Since then the word "unprecedented" has been bandied about in reference to the pandemic with extraordinary regularity. But that's not the full story. Two previous instances of novel global events had a dramatic impact on Hobart and William Smith athletics.
The pandemic commonly referred to as the Spanish Flu ravaged the world population from 1918 to 1920. Campus officials restricted students to the Colleges' grounds to prevent the disease from reaching the Student Army Training Corps, which could have hindered the country's efforts in World War I. The combined impact of the pandemic and war cost Hobart the 1917 and 1918 lacrosse seasons as well as the 1918-19 basketball season. Somehow, Hobart football played on.

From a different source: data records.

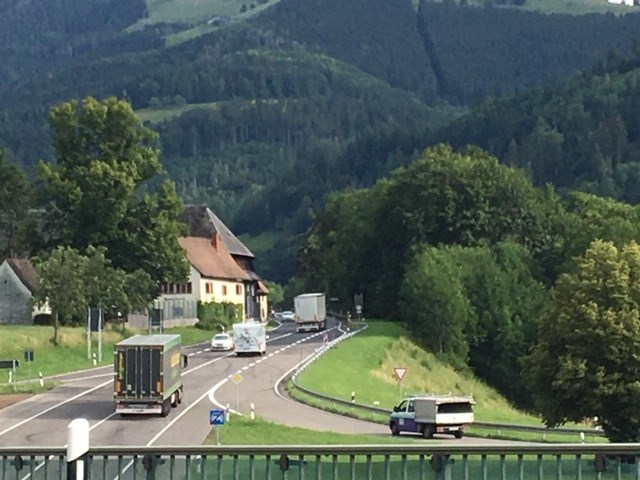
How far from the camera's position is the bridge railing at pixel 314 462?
15.3 m

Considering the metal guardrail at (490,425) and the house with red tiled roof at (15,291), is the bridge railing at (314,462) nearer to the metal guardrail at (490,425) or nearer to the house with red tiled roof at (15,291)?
the metal guardrail at (490,425)

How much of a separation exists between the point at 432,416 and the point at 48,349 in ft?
97.7

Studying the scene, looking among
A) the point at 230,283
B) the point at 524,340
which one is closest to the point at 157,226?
the point at 524,340

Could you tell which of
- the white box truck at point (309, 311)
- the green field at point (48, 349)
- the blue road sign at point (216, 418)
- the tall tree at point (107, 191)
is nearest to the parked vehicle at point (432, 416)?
the blue road sign at point (216, 418)

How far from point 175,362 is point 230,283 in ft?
243

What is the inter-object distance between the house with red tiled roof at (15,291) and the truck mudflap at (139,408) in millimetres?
41529

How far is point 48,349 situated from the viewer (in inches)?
2749

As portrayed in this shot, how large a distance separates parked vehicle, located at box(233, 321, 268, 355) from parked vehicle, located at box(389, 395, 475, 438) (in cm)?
3100

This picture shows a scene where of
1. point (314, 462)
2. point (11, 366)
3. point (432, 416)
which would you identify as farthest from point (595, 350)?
point (11, 366)

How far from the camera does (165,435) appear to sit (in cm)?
4319

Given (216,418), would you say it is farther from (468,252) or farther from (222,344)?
(468,252)

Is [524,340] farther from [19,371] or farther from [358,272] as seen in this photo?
[19,371]

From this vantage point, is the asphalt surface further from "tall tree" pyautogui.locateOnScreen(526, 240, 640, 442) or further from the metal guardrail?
"tall tree" pyautogui.locateOnScreen(526, 240, 640, 442)

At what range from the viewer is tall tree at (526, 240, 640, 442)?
40.5 m
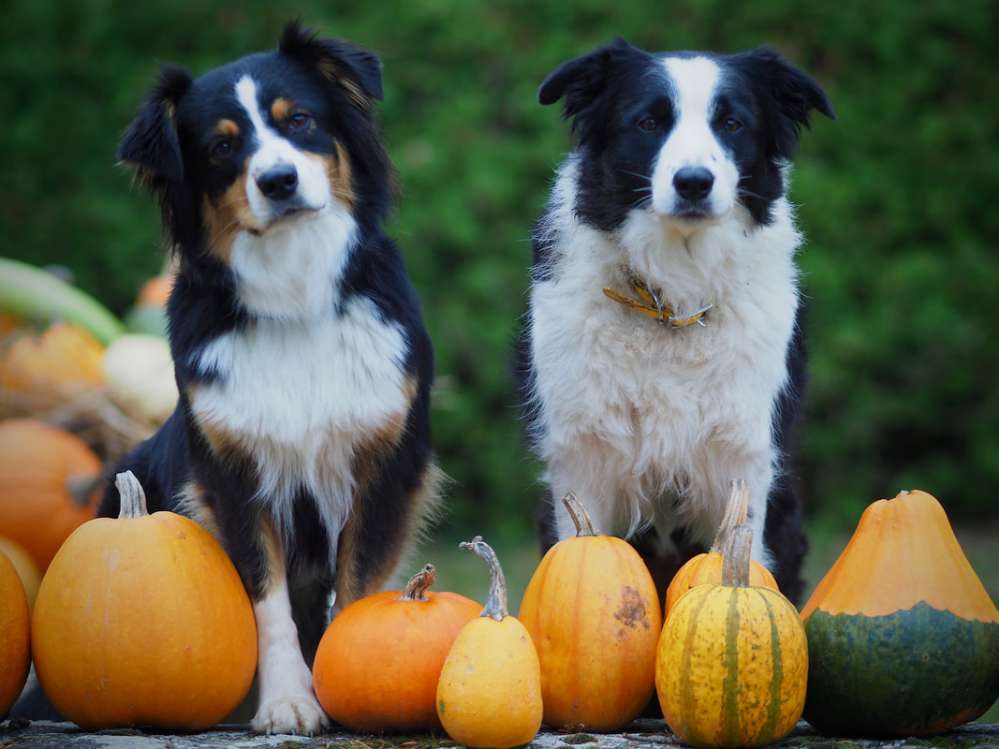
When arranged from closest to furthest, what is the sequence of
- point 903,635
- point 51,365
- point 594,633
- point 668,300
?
point 903,635, point 594,633, point 668,300, point 51,365

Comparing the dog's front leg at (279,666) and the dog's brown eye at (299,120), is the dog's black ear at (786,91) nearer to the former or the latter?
the dog's brown eye at (299,120)

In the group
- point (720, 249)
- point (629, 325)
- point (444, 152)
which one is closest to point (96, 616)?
point (629, 325)

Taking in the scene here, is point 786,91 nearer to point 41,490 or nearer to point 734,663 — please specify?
point 734,663

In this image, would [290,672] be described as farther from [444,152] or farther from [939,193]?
[939,193]

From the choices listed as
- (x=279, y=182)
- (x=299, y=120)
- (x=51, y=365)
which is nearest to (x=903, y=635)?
(x=279, y=182)

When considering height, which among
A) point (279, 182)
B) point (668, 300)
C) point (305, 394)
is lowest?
point (305, 394)

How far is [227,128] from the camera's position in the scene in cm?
310

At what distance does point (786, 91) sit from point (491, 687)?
1.86 m

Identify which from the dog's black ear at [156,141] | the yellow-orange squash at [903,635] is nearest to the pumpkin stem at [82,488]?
the dog's black ear at [156,141]

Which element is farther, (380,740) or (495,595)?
(380,740)

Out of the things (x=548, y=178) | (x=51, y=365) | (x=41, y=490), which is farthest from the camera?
(x=548, y=178)

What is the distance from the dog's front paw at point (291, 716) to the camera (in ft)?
9.92

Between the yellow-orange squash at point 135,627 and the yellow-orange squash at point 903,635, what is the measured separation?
1.44 meters

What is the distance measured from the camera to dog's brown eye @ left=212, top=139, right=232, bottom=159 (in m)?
3.12
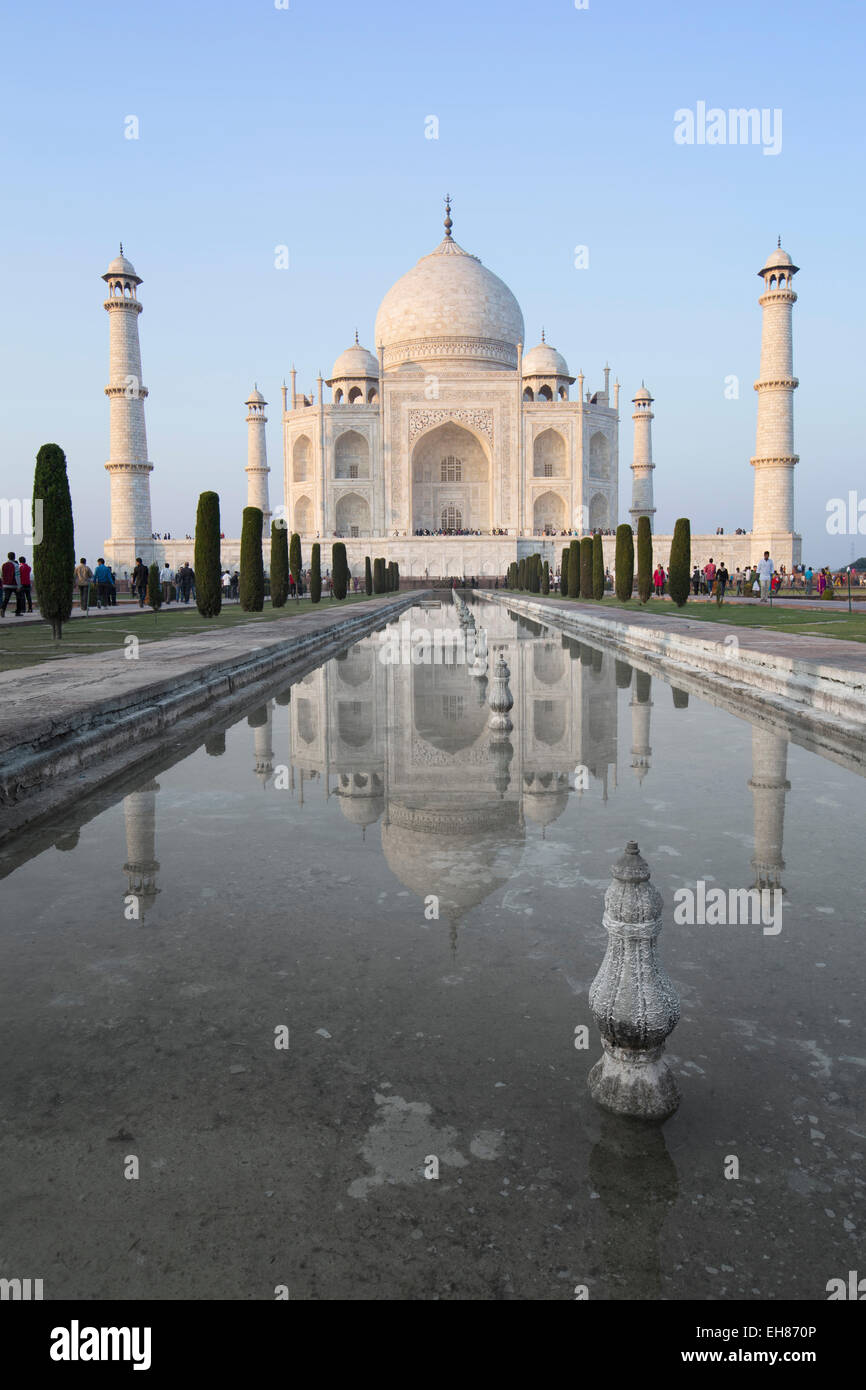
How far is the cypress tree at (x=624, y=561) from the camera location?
22.2 metres

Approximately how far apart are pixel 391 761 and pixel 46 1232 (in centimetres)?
362

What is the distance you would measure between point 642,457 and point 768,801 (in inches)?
1822

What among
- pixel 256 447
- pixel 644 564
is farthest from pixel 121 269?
pixel 644 564

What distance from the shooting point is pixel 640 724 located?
625 centimetres

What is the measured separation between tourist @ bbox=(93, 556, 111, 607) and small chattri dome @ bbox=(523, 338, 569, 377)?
33581 mm

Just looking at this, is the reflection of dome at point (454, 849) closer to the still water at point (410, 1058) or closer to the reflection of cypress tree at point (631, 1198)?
the still water at point (410, 1058)

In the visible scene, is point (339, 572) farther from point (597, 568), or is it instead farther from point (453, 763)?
point (453, 763)

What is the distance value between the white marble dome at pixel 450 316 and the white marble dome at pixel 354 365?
1125 millimetres

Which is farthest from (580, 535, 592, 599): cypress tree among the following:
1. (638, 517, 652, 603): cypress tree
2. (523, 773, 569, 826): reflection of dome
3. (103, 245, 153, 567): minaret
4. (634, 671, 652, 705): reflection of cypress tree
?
(523, 773, 569, 826): reflection of dome

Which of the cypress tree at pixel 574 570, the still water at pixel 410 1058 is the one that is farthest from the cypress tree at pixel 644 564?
the still water at pixel 410 1058

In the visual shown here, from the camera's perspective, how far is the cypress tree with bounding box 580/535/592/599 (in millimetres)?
26016

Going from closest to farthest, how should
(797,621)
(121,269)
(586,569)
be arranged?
(797,621) < (586,569) < (121,269)

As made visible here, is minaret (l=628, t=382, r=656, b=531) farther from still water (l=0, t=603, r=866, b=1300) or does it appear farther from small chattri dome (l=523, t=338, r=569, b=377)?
still water (l=0, t=603, r=866, b=1300)

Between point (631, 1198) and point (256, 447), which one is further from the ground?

The longest shutdown of sports at HWS came two decades later during World War II. Following the 1942 football season finale at Rochester, Hobart Athletic Director Francis "Babe" Kraus '24 announced the cancelation of all intercollegiate athletic contests for the duration of the war. The announcement came on the heels of a recommendation by the Association of American Colleges for institutions to place an emphasis on intramural sport, focusing on the fitness of all college men, many of whom would soon enter the armed forces.
The 1942 decision ultimately wiped out three seasons of football and lacrosse and two seasons of basketball.
Sports for women during World War I and World War II did not resemble today's college sports landscape. Contests were often held between classes or between houses on campus, something more akin to today's intramurals. When a quarantine came to William Smith Hill in 1918, the games played on as the women of Miller House defeated Blackwell House 19-12 in basketball.
The 1921 edition of the Pine yearbook reflects on William Smith athletes' lives in the aftermath of the Spanish Flu: "Due to the wholesale vaccination of the college, and the sad effect thereof, some of our budding athletes were forced to recline in cushioned ease for several weary weeks. This somewhat delayed our series of interclass basketball games."